The History of Portmore House (54-56 Church St)

ABOUT---PORTMORE---Catherine_(Sedley)

Catherine Sedley

The home of Meadows Ryan Solicitors, Portmore House, 56 Church Street, Weybridge, has a colourful history dating back to 1654. In 1654 James II bought the property as a home for his mistress Catherine Sedley. Portmore House stood in the triangle of what are now Balfour, Devonshire and Portmore Park Roads, with large grounds and a brick wall dividing it from the High Street.

The garden of Portmore Cottage was cut off and made into part of Jarvis Yard but originally the two gardens were bounded by the brick wall of the Portmore Estate with a door in the wall at the Portmore House end.

When James II abdicated and fled the country, Catherine Sedley, by now created Countess of Dorchester, fell upon evil days and reluctantly let her mansion to the Earl of Aylesbury, retiring to Portmore Cottage. However, much to the annoyance of the Earl, she frequently trespassed the grounds, entering by using a key she had retained to the door in the wall.

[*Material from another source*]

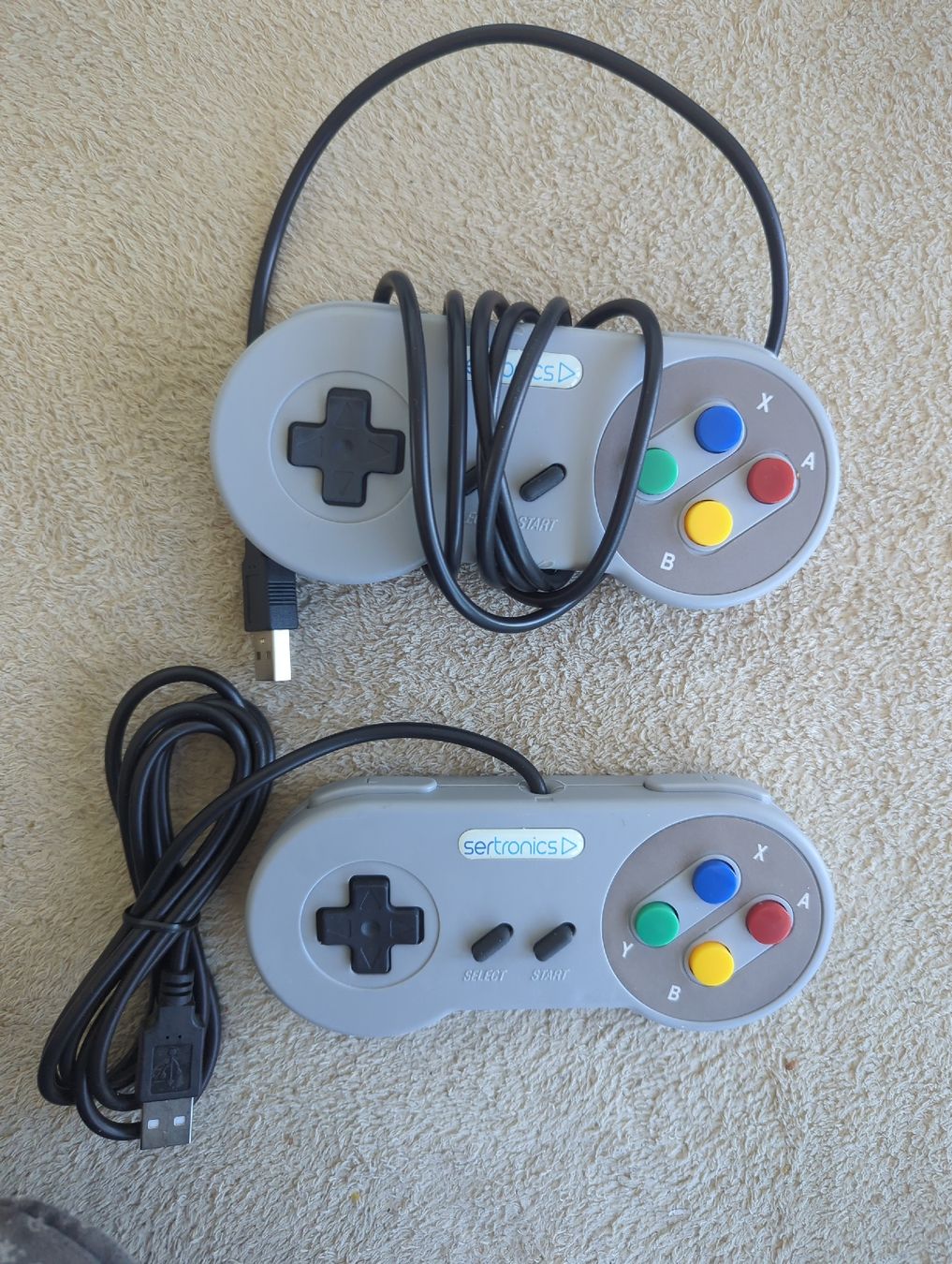 Controller: Retro USB Gamepad Setronics, Guter Zustand – Usato da Wabern venduto da poke-freak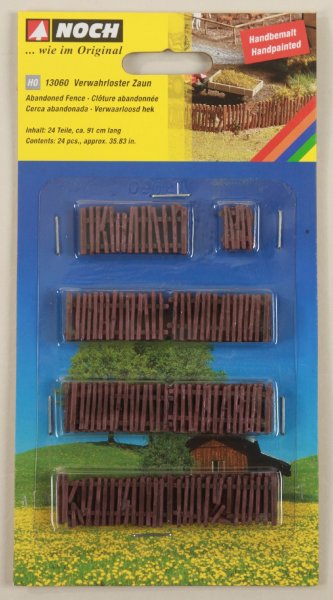 NOCH 13060 Verwahrloster Zaun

In or shortly after August 1696, she married Sir David Colyear, who later became the 1st Earl of Portmore, leaving the little house and returning to the mansion which, with its grounds, became known as ‘Portmore Park’.

ABOUT---PORTMORE---King_James_II

King James II

In 1733 the house was altered, adding the staircase, altering the windows and raising the parapet. A Date Brick of 1733 was added to mark these alterations and the separation of the building into two Georgian houses.

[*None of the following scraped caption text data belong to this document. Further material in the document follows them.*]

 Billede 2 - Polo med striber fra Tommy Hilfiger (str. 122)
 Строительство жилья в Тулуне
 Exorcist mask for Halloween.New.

By 1770 it had become a flourishing village inn called ‘The Portmore Arms’; the Vestry was used as a meeting place as there was no room in the parish church opposite. The Inn became the stopping place of the London to Chertsey coach and it was stated in “Records of a Girlhood” that Fanny Kemble was met there in 1824 by her mother when she and Charles Kemble, her father, arrived in Weybridge. After the railway opening in 1838 the coaches stopped running and the building ceased to be an Inn.

Portmore House then became the home of Mr Thomas Liberty, a well-known resident and builder of Weybridge, and two of his children were born here. There is a ghost story attached to Portmore House and many of the older residents of Weybridge have attested to the fact that they personally have seen what is claimed to be the ghost of old Mrs Liberty.